MRI Brain Tumor Detection Project

Overview

This project implements a brain tumor detection system using Gabor filters and a 3D U-Net architecture. The model is trained on the BraTS 2020 dataset, which contains multimodal MRI images (FLAIR, T1, T1CE, T2) and corresponding segmentation masks. The goal is to accurately segment brain tumors from MRI scans.

Table of Contents

1. Requirements
2. Dataset
3. Installation
4. Usage
   • Gabor Filter Visualization
   • Model Training
   • Model Evaluation
5. License

Requirements

To run this project, you will need the following Python packages:

• numpy
• opencv-python
• matplotlib
• nibabel
• tensorflow
• keras
• sklearn
• segmentation-models-3D

You can install the required packages using pip:

pip install numpy opencv-python matplotlib nibabel tensorflow keras scikit-learn segmentation-models-3D

Dataset

This project uses the BraTS 2020 dataset, which can be downloaded from the BraTS Challenge website.
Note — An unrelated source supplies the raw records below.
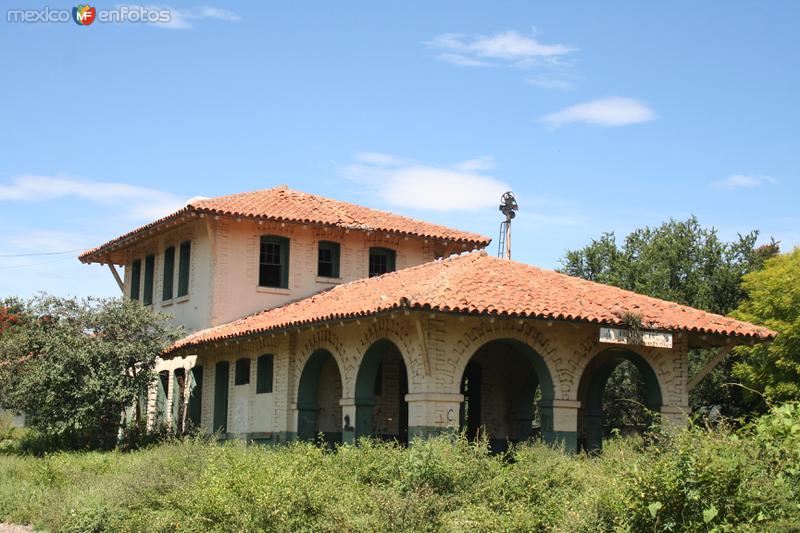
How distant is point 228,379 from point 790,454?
58.4 feet

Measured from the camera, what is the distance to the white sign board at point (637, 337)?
1928 centimetres

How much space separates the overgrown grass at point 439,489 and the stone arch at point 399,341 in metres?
1.41

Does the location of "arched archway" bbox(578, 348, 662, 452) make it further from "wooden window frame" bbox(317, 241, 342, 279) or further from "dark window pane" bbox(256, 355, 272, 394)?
"wooden window frame" bbox(317, 241, 342, 279)

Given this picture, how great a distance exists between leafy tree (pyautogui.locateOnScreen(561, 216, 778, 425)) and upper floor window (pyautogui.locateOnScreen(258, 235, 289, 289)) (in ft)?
48.5

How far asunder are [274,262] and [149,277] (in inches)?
233

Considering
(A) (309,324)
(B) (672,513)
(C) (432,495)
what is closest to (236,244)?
(A) (309,324)

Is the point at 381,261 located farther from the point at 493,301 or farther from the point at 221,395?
the point at 493,301

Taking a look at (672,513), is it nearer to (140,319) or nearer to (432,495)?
(432,495)

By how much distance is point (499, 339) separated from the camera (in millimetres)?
19281

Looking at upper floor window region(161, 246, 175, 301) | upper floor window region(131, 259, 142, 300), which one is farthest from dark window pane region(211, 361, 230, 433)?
upper floor window region(131, 259, 142, 300)

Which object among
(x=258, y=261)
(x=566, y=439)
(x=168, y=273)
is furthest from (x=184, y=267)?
(x=566, y=439)

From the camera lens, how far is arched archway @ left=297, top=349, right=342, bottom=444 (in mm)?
22516

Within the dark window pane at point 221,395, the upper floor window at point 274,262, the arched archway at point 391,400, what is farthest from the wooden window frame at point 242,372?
the arched archway at point 391,400

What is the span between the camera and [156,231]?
1141 inches
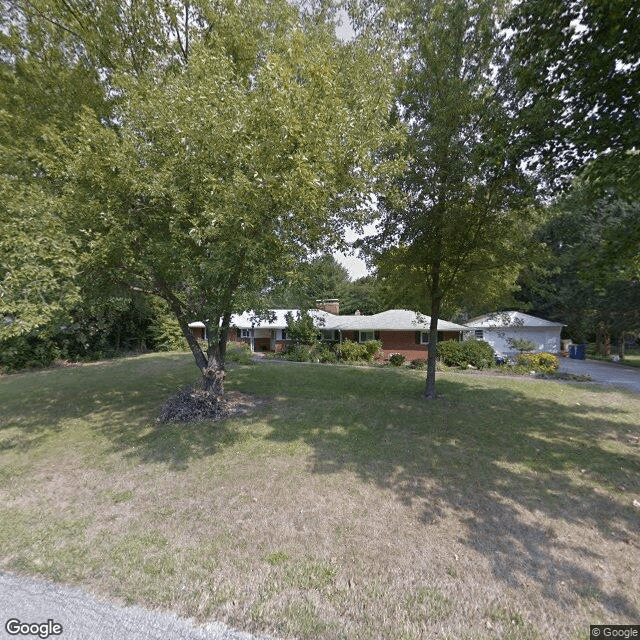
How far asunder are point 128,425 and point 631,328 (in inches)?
1225

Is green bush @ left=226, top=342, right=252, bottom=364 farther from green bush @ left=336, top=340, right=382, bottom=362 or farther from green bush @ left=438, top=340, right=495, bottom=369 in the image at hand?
green bush @ left=438, top=340, right=495, bottom=369

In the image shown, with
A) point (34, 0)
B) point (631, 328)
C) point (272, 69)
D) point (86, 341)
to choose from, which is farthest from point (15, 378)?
point (631, 328)

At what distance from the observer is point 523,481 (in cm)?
478

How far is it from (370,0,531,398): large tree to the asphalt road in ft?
23.8

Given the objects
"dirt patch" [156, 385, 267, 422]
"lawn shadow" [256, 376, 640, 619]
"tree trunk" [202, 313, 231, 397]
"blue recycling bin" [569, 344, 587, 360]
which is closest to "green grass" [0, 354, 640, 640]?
"lawn shadow" [256, 376, 640, 619]

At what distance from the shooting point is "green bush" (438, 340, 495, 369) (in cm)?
1736

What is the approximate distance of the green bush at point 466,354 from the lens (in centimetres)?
1736

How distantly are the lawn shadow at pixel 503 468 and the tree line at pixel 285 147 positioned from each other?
9.81 feet

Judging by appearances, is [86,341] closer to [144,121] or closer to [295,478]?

The dataset contains the following modalities:

• FLAIR
• T1
• T1CE
• T2
• Segmentation masks

Make sure to place the dataset in the appropriate directory as specified in the code.

Installation

1. Clone this repository or download the notebook file.
2. Ensure that the BraTS dataset is downloaded and placed in the specified directory.
3. Open the notebook in Google Colab or Jupyter Notebook.

Usage

Load and Preprocess Data

The code loads the MRI images and corresponding masks, normalizes the pixel values, and prepares the data for training.

Gabor Filter Application

The code applies Gabor filters to the MRI images to enhance feature extraction.

Model Definition

A 3D U-Net model is defined for semantic segmentation of brain tumors.

Training

The model is trained using the training dataset, and the training history is recorded.

Evaluation

The model's performance is evaluated using metrics such as Intersection over Union (IoU) and accuracy.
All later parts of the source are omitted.